§ **WORK TO DO**:
Transcribe every entry word for word, but skip the images.

==*==

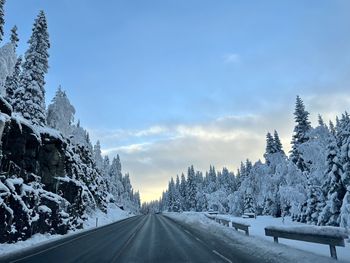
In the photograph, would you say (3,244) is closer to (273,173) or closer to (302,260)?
(302,260)

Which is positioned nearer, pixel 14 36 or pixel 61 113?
pixel 14 36

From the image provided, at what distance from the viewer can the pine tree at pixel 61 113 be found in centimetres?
5062

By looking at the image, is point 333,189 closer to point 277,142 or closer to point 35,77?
point 35,77

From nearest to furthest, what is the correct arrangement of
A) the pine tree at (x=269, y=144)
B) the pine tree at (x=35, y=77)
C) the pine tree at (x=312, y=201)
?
the pine tree at (x=312, y=201)
the pine tree at (x=35, y=77)
the pine tree at (x=269, y=144)

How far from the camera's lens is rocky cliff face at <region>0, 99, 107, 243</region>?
21.4 m

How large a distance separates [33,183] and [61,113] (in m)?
26.1

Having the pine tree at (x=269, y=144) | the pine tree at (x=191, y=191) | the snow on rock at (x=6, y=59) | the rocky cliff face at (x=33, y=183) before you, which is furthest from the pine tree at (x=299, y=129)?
the pine tree at (x=191, y=191)

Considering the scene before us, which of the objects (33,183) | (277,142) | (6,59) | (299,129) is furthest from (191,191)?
(33,183)

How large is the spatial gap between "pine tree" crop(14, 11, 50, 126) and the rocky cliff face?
4.26 m

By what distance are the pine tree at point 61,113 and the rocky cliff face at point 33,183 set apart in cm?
1515

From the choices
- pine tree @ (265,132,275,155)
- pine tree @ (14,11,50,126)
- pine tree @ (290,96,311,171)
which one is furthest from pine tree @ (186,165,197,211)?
pine tree @ (14,11,50,126)

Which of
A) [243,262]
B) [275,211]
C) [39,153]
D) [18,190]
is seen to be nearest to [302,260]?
[243,262]

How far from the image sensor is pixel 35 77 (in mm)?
37531

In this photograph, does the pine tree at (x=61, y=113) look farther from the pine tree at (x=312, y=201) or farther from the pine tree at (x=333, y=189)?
the pine tree at (x=333, y=189)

==*==

§ **ANSWER TO THIS EXERCISE**:
In the photograph, would you say (3,244) is closer to (273,173) or closer to (302,260)?
(302,260)

Which is positioned nearer, pixel 14 36 or pixel 61 113?
pixel 14 36

From the image provided, at what distance from the viewer can the pine tree at pixel 61 113 be found in centimetres?
5062

By looking at the image, is point 333,189 closer to point 277,142 or closer to point 35,77?
point 35,77

From nearest to furthest, what is the correct arrangement of
A) the pine tree at (x=269, y=144)
B) the pine tree at (x=35, y=77)
C) the pine tree at (x=312, y=201)
?
the pine tree at (x=312, y=201)
the pine tree at (x=35, y=77)
the pine tree at (x=269, y=144)

How far from the camera's lens is rocky cliff face at <region>0, 99, 107, 243</region>?
21.4 m

How large a distance separates [33,183] and [61,113] (in m)?
26.1

Having the pine tree at (x=269, y=144) | the pine tree at (x=191, y=191) | the snow on rock at (x=6, y=59) | the rocky cliff face at (x=33, y=183) before you, which is furthest from the pine tree at (x=299, y=129)?
the pine tree at (x=191, y=191)

Considering the scene before us, which of the objects (33,183) | (277,142) | (6,59) | (299,129) is furthest from (191,191)?
(33,183)

How large is the spatial gap between "pine tree" crop(14, 11, 50, 126) and the rocky cliff face?
4.26 m

By what distance are the pine tree at point 61,113 and the rocky cliff face at point 33,183 set apart in cm?
1515

From the choices
- pine tree @ (265,132,275,155)
- pine tree @ (14,11,50,126)
- pine tree @ (290,96,311,171)
which one is furthest from pine tree @ (186,165,197,211)?
pine tree @ (14,11,50,126)

Which of
A) [243,262]
B) [275,211]
C) [39,153]
D) [18,190]
is seen to be nearest to [302,260]?
[243,262]

How far from the image sensor is pixel 35 77 (in mm)?
37531

In this photograph, does the pine tree at (x=61, y=113) look farther from the pine tree at (x=312, y=201) or farther from the pine tree at (x=333, y=189)?
the pine tree at (x=333, y=189)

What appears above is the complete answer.